Excerpted passage =
# # #

December 17, 2015

Adrift With Jerry or "Beware the Jabberwock!"


“’Twas brillig, and the slithy toves
Did gyre and gimble in the wabe.
All mimsy were the borogoves,
And the mome raths outgrabe.”

 

            I saw, once, a very funny thing. The memory of it, of that ocean crossing, still brings a smile. It was a seal, lolling in the sun, rolling belly up atop a picnic table that was then adrift at sea. Whether this table was there amongst the waves by chance, or there a-purpose (the end result of an adolescent prank, let’s say), well the seal could not tell me. All questions he ignored, as he luxuriated under the warmth of a blue sky. It is a silly story, and rattles in the head.

 

“Beware the Jabberwock, my son!
The jaws that bite, the claws that catch
Beware the Jubjub bird, and shun
The frumious Bandersnatch!”

 

                A smile, pen a-blur. A seal on a wayward table. The mind gives the pen leave to write of it. There are worse ways to start a tale told whereby isolation and wistful melancholy are the prevailing emotions.  Unlike some, this mental illness is easy to hide. Make sure people always see you laughing, and they don’t think to ask if you are sad.

 

“He took his vorpal sword in hand;
Long time the manxome foe he sought –
So rested he by the Tumtum tree
And stood awhile in thought.”

# # #

Provided data =
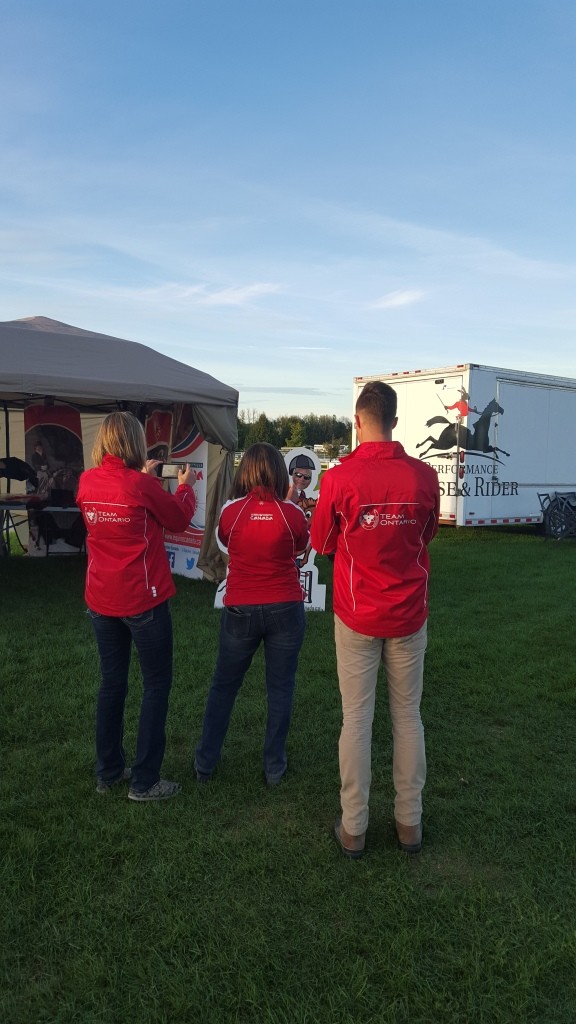 Ellen Dvorak, Simone Williams and Brandon Hall, enjoying taking a picture of Tom Dvorak in the Equine Canada Horse display!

# # #

Exercises to complete =
(1) In the blog post, why does the writer call this mental illness easy to hide? Answer in one to three sentences.
(2) Rewrite everything in the blog post from "All mimsy were" down to "in the head.", putting "sea lion" wherever "seal" appears.

Responses per task =
(1) The writer says that if you make sure people always see you laughing, they don't think to ask if you are sad.

(2)
All mimsy were the borogoves,
And the mome raths outgrabe.”

 

            I saw, once, a very funny thing. The memory of it, of that ocean crossing, still brings a smile. It was a sea lion, lolling in the sun, rolling belly up atop a picnic table that was then adrift at sea. Whether this table was there amongst the waves by chance, or there a-purpose (the end result of an adolescent prank, let’s say), well the sea lion could not tell me. All questions he ignored, as he luxuriated under the warmth of a blue sky. It is a silly story, and rattles in the head.